Isolation and characterization of a new subtype of Borna disease virus

Abstract

Borna disease virus (BDV), the causative agent of severe meningoencephalitis in a wide variety of animal species, has been considered to be genetically invariable and to form a single type within the genus Bornavirus of the family Bornaviridae. BDV infections are of particular interest, because for the first time a virus infection appears to be linked to human psychiatric disorders. We now describe a new subtype of BDV isolated from a horse which was euthanatized due to severe, incurable neurological disease. The nucleotide sequence of this new strain, named No/98, differs from the reference strains by more than 15%, and the subtype is difficult to detect by standard reverse transcriptase PCR protocols. The nucleotide exchanges of the novel BDV isolate have surprisingly little effect on the primary structures of most viral proteins, with the notable exception of the X protein (p10), which is only 81% identical to its counterpart in reference strains. Our data indicate that the genome of BDV is far more variable than previously assumed and that naturally occurring subtypes may escape detection by currently used diagnostic assays.

FIG. 1

Immunohistochemical staining of paraffin-embedded brain tissue by using the avidin-biotin complex technique and the monoclonal antibody BO18. (A) Specifically labeled neuron within the hippocampus region (magnification, ×335). (B) Positive immunostaining of hippocampal neurons. Note the numerous intranuclear Joest-Degen inclusion bodies (arrows), which are considered to be characteristic of BDV infection (magnification, ×335).

FIG. 2

Comparison of nucleotide and amino acid sequences of BDV No/98 and common laboratory strains. (A) Gene order and coding strategy of BDV. Overlapping RT-PCR products of No/98 corresponding to nucleotide positions 25 to 4234 of reference strain V (3) were sequenced. This fragment includes the complete coding sequences for the viral proteins N, X, P, M, and G and part of the L gene, as indicated. (B) Comparison of nucleotide (nt) and amino acid (aa) sequences of No/98 and laboratory strains V (3) and He/80 (4). Percentage of overall sequence identity (all) or sequence identities of the particular gene products at nucleotide and amino acid levels are indicated. Numbers in parentheses show percentage of sequence similarity when conserved amino acid exchanges are taken into account. Amino acid exchanges were rated conservative when the affected residues had similar biochemical properties. Any exchanges within the following groups of amino acids were considered conservative (single letter code): AILVM, STC, FY, NQ, WF, DE, and KR. Numbers boxed with gray highlight the striking dissimilarity of the X gene product. (C) Strongly biased conservation of the P protein sequence in the X-P gene overlap region.

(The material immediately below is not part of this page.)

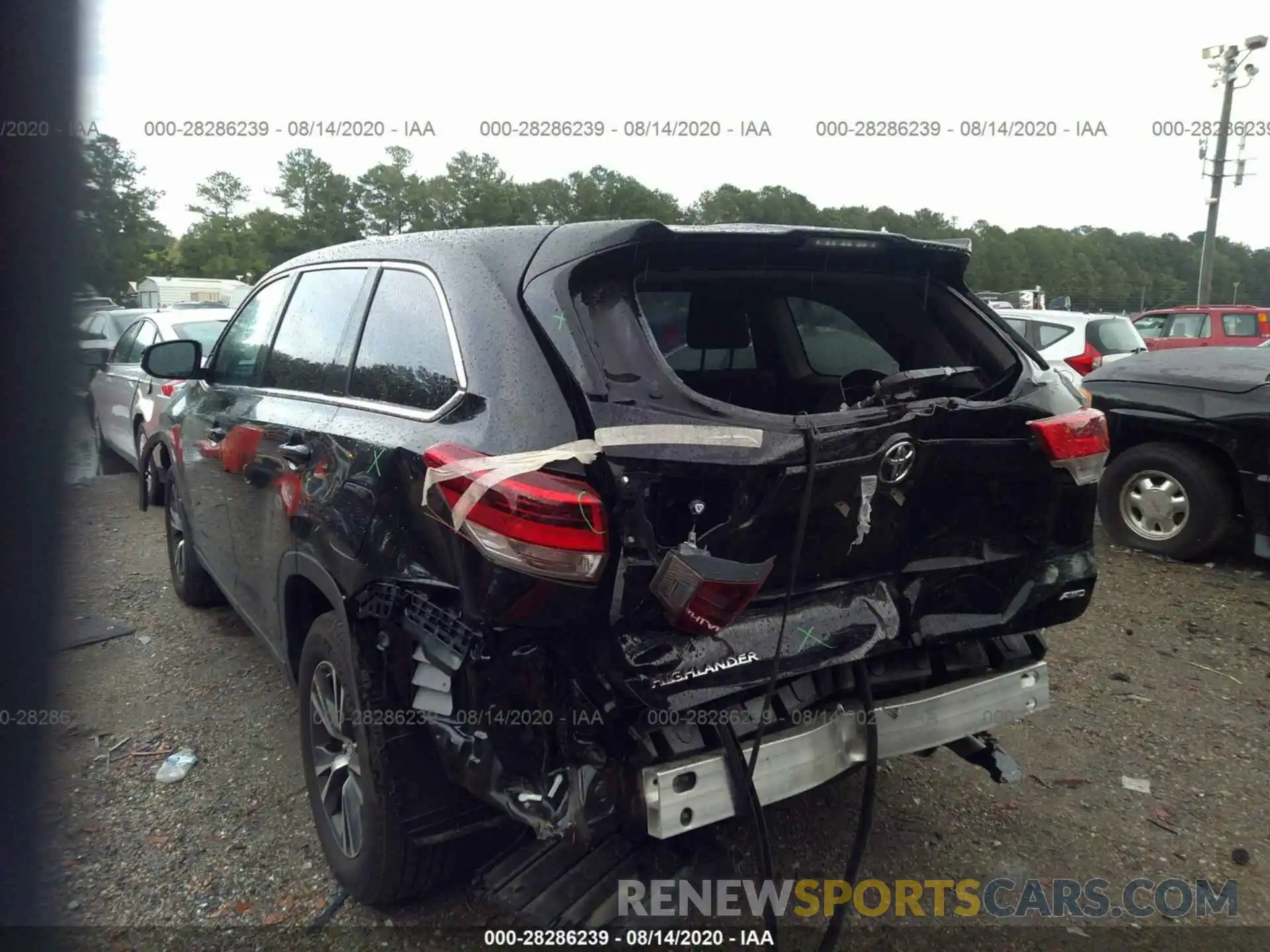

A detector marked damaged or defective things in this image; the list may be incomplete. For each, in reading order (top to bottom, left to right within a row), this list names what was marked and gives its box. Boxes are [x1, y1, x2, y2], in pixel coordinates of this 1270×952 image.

rear collision damage [337, 223, 1111, 846]
crumpled bumper [640, 658, 1048, 836]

Positions of nonconservative amino acid exchanges in the X (n = 14) and P (n = 3) proteins are indicated by vertical bars. The comparison of strains V and No/98 is shown.

FIG. 3

Phylogenetic trees of BDV strains. Nucleotide sequence comparisons of fragments from the N gene coding region (corresponding to nucleotides 262 to 829 of reference strain V) and from the P gene coding region (corresponding to nucleotides 1482 to 1814 of reference strain V) were performed. Distances between strains indicate percentage of sequence divergence. Sequence information used to construct these trees was taken from the following sources: No/98, this report and GenBank no. AF136236; V, reference and GenBank no. U04608; He/80, reference and GenBank no. L27077; WT-1 N gene, reference and GenBank no. S67502; WT-1 P gene, reference and GenBank no. S67507; Hu1 N gene, reference and GenBank no. U58594; Hu1 P gene, reference and GenBank no. L76234; Hu3 N gene, reference and GenBank no. U58596; Hu3 P gene, reference and GenBank no. L76236. Sequences designated MDCK, D1-3, D2-1, and H2-1 were taken from the work of Iwata et al. (9).

FIG. 4

No/98 is poorly recognized by conventional diagnostic RT-PCR assays. To examine at which sensitivity levels a published RT-PCR assay is able to detect the novel BDV subtype compared to the classical subtype, we prepared cell mixtures, each containing 5 × 10⁵ uninfected Vero cells and the indicated numbers of Vero cells infected with either BDV No/98 or He/80 and subjected them to PCR analysis. (A) Conventional RT-PCR (19); (B) conventional nested PCR (19); (C) modified RT-PCR using primer pairs (described above) that amplify both No/98 and He/80 genomes.